Charities could lose potential supporters if they are not more open about ESG matters, report concludes

Charities have been warned that potential supporters will “readily move on” unless they are more transparent about their environmental and social impact.

A new report by the finance firm RSM argues that charities face exposure on social media if their environmental, social and governance standards fall below public expectations.

The research, What Does ESG Mean for the Charity Sector?, examines the annual accounts and websites of 114 UK charities to establish the quality of ESG reporting in the sector.

RSM found that fewer than one in four charities in its study - 23 per cent - included a section in their annual accounts that looked at activities that “fall under the ESG umbrella”. 

No charities had sections dedicated exclusively to ESG on either their website or in their annual report.

Charities with annual incomes of more than £25m were six times more likely to publish some ESG details than those with an income of £5m or less, researchers found.

The report says charities, like private companies, are “under heavier scrutiny than ever before”. 

It says: “Anyone with access to a computer or a phone can research the charities they interact with. 

“If practices that fall below society’s expectations, including but not limited to improper waste disposal, poor engagement with diversity and inclusion or overly inflated remuneration, are discovered people can and will readily move on — and also potentially share damaging performance information on social media channels which can expose the charity to reputational damage. 

“So it is more important than ever before to start including a separate section devoted to ESG within annual reports. It is direct communication to stakeholders which helps keep them updated.”

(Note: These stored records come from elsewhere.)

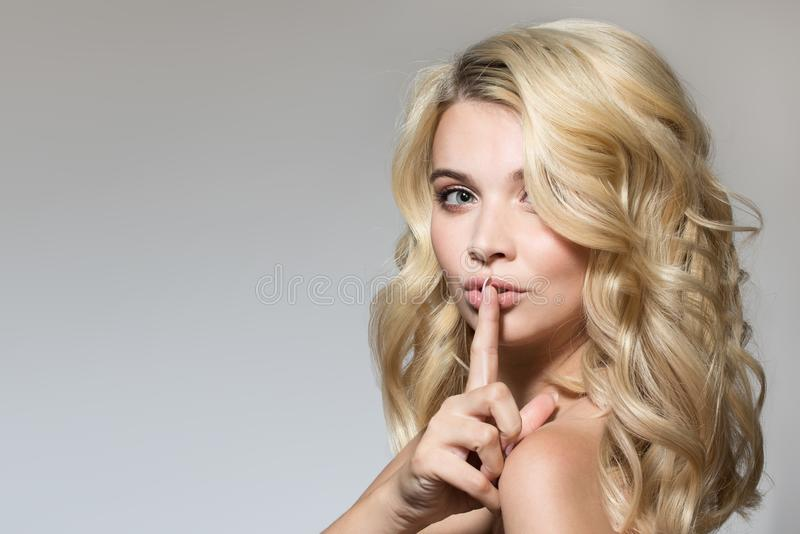 Blonde with curls on a gray background stock images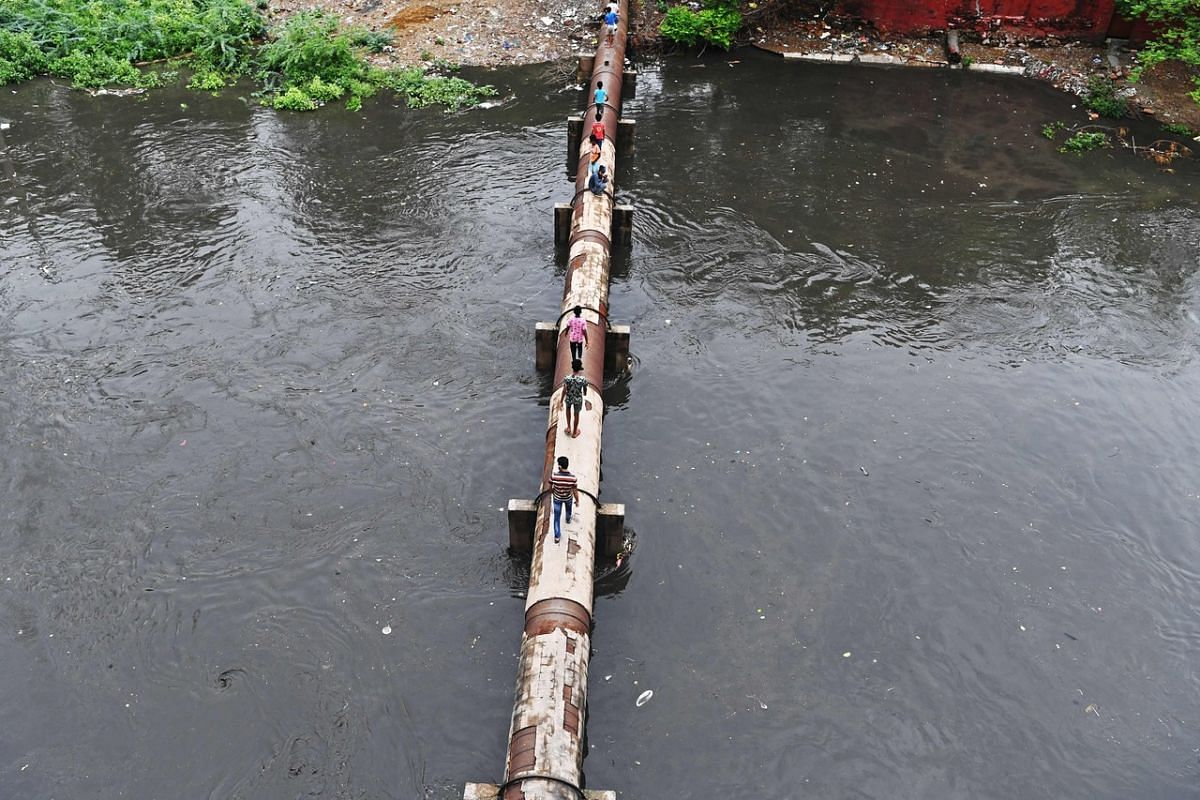 People walking across an elevated water pipeline over a flooded sewage canal after a monsoon rain in New Delhi on July 22, 2020.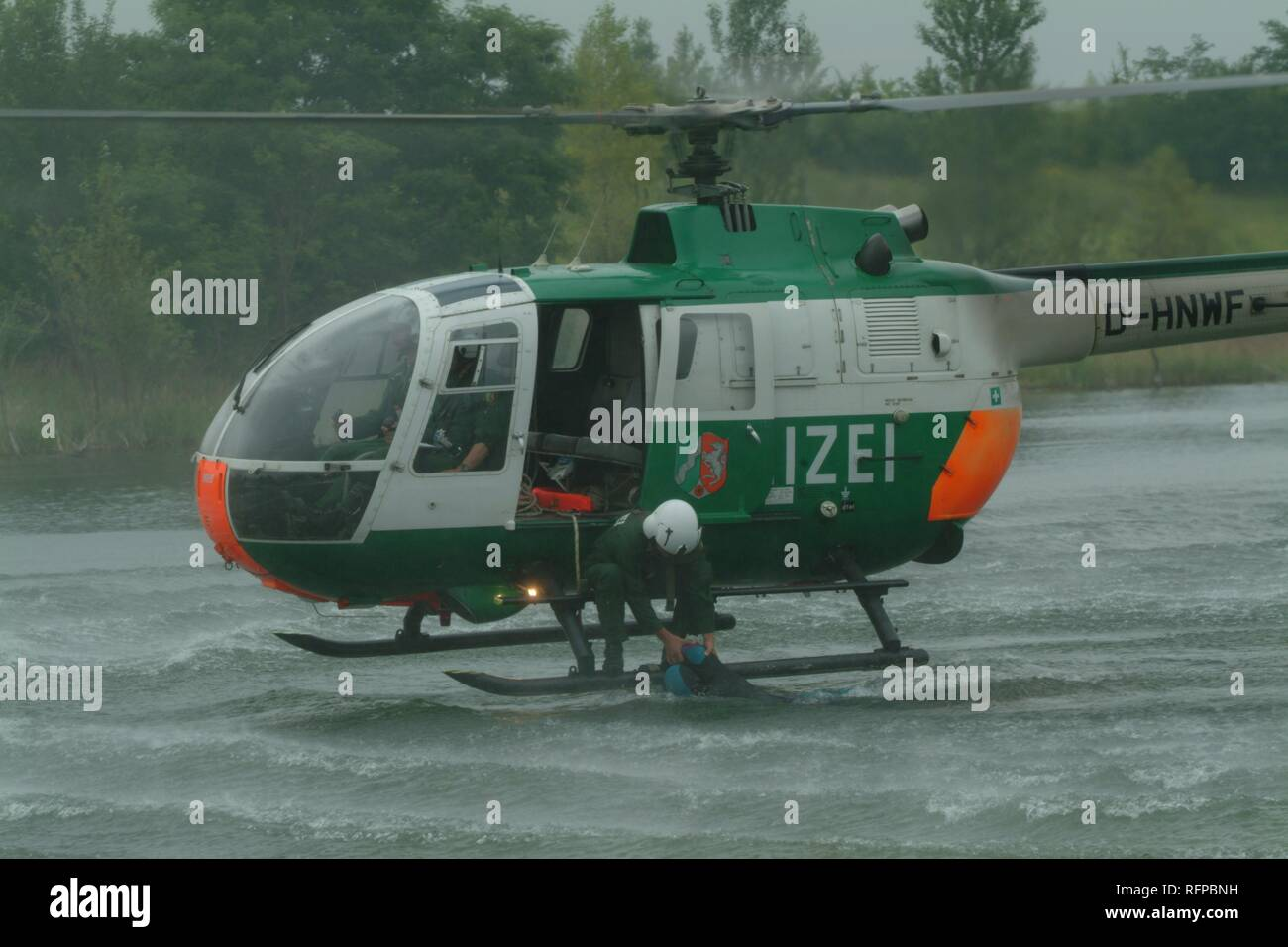 DEU, Germany, Duesseldorf: Rescue exercise, saving of people out of rivers or lakes. Police flying squad. Police helicopters. Stock Photo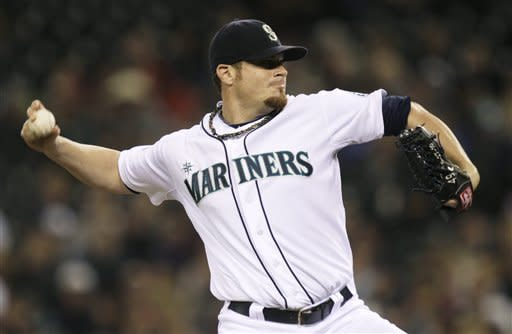 Seattle Mariners starting pitcher Blake Beavan throws in the seventh inning of a baseball game against the Texas Rangers, Saturday, Sept. 22, 2012, in Seattle. (AP Photo/Ted S. Warren)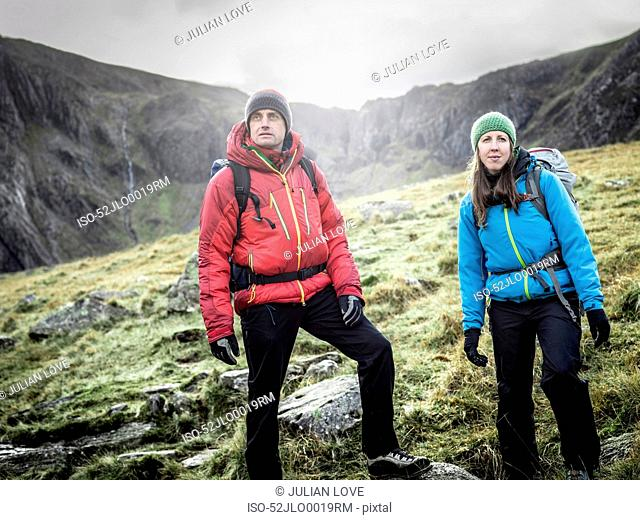 Couple hiking in rocky landscape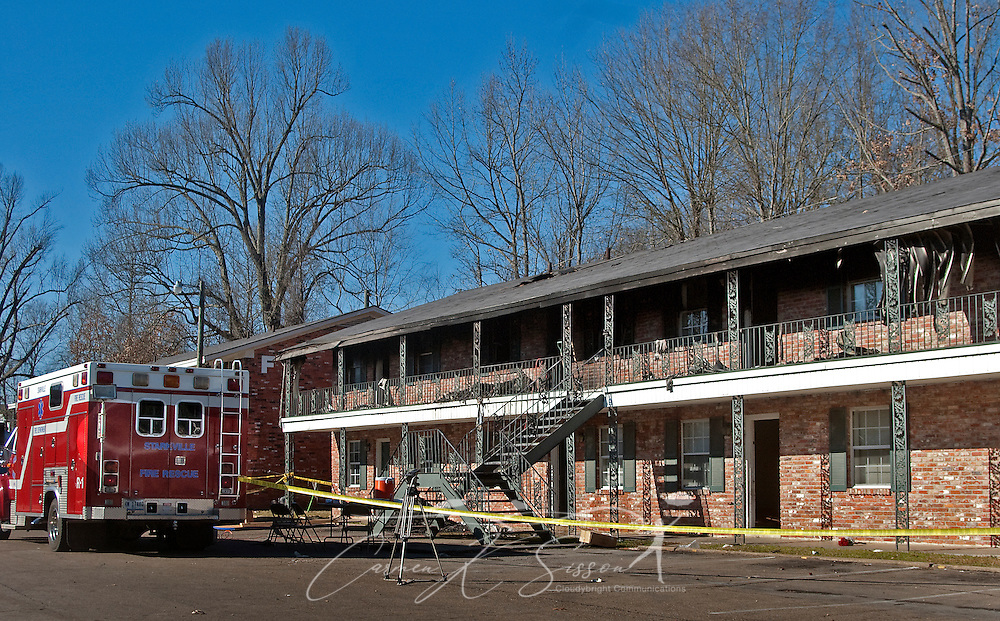 A firetruck is parked outside an apartment building at Academy Crossing in Starkville, Miss., where an early morning fire took the lives of nine people, including six children, Dec. 28, 2009. Oktibbeha County coroner Mike Hunt said the children ranged in age from four months to six years old. The cause of the fire is still under investigation. (Photo by Carmen K. Sisson/Cloudybright)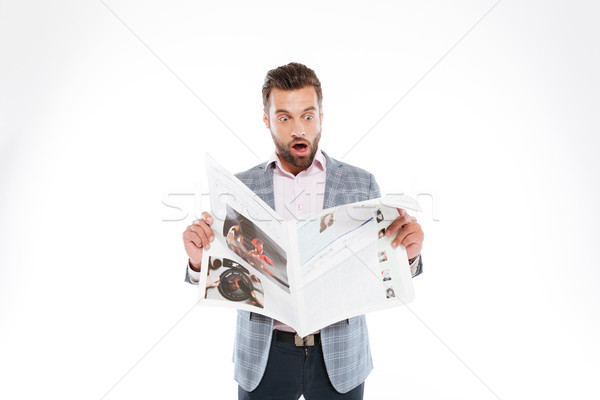Shocked young man reading gazette. Stock photo © deandrobot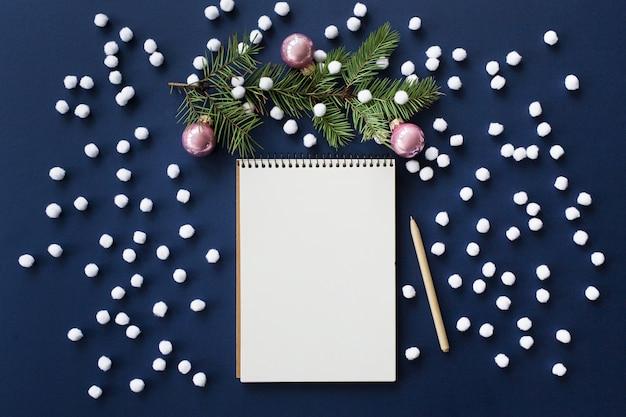 Besneeuwde kerst achtergrond met blanco papier notebook en decoraties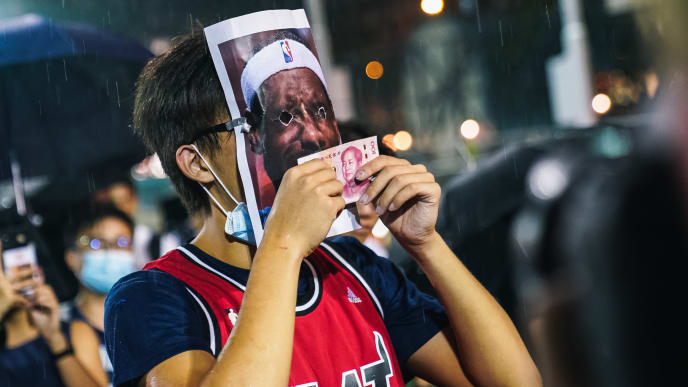 "HONG KONG, CHINA - OCTOBER 15: A basketball fan wearing Miami Heat jersey with a Lebron James mask on licking a 100 Chinese yuan bill on October 15, 2019 in Southorn Playground, Wan Chai, Hong Kong, China. Anti-government demonstrations in Hong Kong stretched into its fifth month after the Chinese territory's government invoked emergency powers earlier this month to introduce an anti-mask law. Protesters continue to call for Hong Kong's Chief Executive Carrie Lam to meet their remaining demands since the controversial extradition bill was withdrawn, which includes an independent inquiry into police brutality, the retraction of the word ""riot"" to describe the rallies, and genuine universal suffrage as the territory faces a leadership crisis. (Photo by Lampson Yip - Clicks Images/Getty Images)"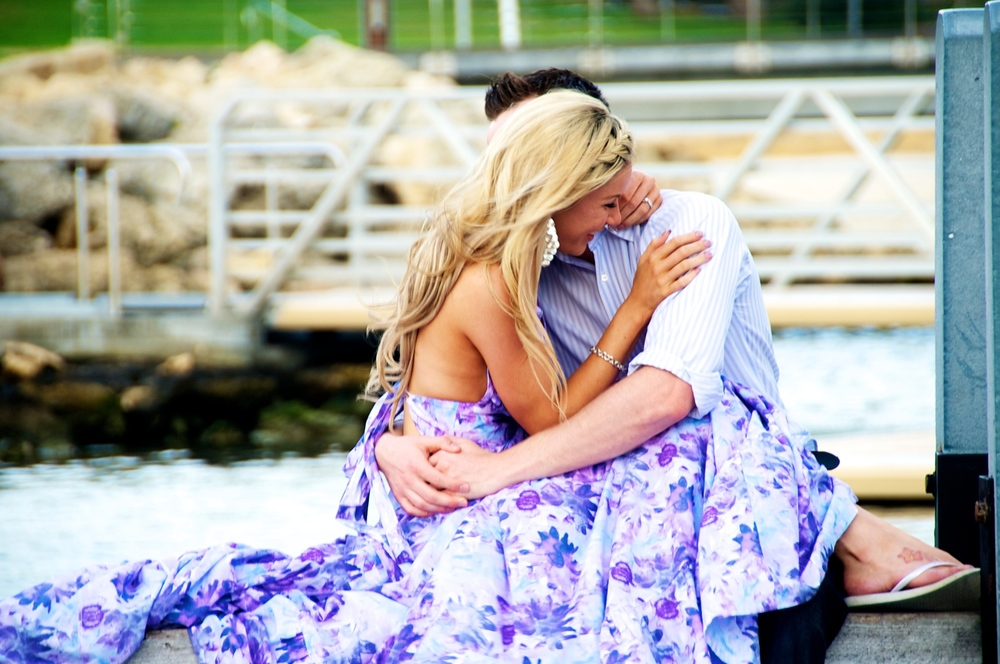 A couple cuddle at Hillarys boat harbour during their engagement photos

One in three of the charities investigated have a published governance code, while nearly all of the largest charities published the information on carbon and energy use required by the government.

RSM urged charities to consider their ESG commitments when choosing corporate partners, especially given the financial pressures created by the pandemic. 

The report says: “Involvement with charities and local communities is a pivotal part of many corporate ESG strategies and charities must ensure they partner with a corporate that is the right strategic fit for the individual charity’s purpose.”

Charities were chosen at random from a representative sample taken from regulators in England and Wales, Scotland and Northern Ireland, based on income and the focus of their work.